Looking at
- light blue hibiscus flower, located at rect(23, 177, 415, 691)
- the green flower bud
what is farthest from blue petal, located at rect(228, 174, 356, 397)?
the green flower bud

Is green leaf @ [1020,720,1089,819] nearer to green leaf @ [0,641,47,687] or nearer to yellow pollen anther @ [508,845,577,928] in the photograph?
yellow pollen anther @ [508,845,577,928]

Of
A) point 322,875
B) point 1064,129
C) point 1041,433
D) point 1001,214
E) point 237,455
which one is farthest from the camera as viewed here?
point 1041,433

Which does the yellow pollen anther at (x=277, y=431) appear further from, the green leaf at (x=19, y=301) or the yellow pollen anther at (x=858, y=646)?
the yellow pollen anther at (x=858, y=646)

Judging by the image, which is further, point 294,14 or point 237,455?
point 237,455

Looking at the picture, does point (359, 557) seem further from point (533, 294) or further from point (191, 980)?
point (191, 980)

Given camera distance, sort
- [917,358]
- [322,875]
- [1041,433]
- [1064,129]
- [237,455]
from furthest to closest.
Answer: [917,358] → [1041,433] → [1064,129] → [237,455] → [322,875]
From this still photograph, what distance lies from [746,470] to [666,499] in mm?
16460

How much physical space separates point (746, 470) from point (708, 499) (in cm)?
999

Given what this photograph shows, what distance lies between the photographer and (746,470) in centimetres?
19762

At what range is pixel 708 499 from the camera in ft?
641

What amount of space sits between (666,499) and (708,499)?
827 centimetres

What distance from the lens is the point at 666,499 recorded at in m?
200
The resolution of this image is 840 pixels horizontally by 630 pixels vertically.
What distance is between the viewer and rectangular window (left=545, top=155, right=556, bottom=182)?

...

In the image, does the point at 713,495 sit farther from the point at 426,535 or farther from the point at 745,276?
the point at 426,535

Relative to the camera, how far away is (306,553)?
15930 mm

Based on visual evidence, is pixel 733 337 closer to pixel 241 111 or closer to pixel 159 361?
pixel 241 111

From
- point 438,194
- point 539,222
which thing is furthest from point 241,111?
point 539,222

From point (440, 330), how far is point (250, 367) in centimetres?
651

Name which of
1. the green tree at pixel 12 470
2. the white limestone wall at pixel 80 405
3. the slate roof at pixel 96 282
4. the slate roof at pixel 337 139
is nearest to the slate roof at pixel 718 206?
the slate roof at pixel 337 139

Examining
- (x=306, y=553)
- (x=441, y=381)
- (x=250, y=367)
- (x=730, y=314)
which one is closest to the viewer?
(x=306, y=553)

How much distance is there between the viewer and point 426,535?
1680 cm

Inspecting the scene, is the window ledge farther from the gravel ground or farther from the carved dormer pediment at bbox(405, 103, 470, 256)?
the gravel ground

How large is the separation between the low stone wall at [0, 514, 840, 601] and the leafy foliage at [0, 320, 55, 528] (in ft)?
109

OBJECTIVE:
Transcribe the lines between the one holding "How much physical" and the one holding "What distance is", inclusive.

OUTPUT FOR THIS TASK:
How much physical space separates point (746, 470) from point (708, 499) (in cm)?
999

Given what this photograph shows, what distance lies between the photographer and (746,470) in centimetres?
19762

At what range is pixel 708 499 from the camera in ft?
641

What amount of space sits between (666,499) and (708,499)?
827 centimetres

What distance from the lens is the point at 666,499 recorded at in m?
200
The resolution of this image is 840 pixels horizontally by 630 pixels vertically.
What distance is between the viewer and rectangular window (left=545, top=155, right=556, bottom=182)?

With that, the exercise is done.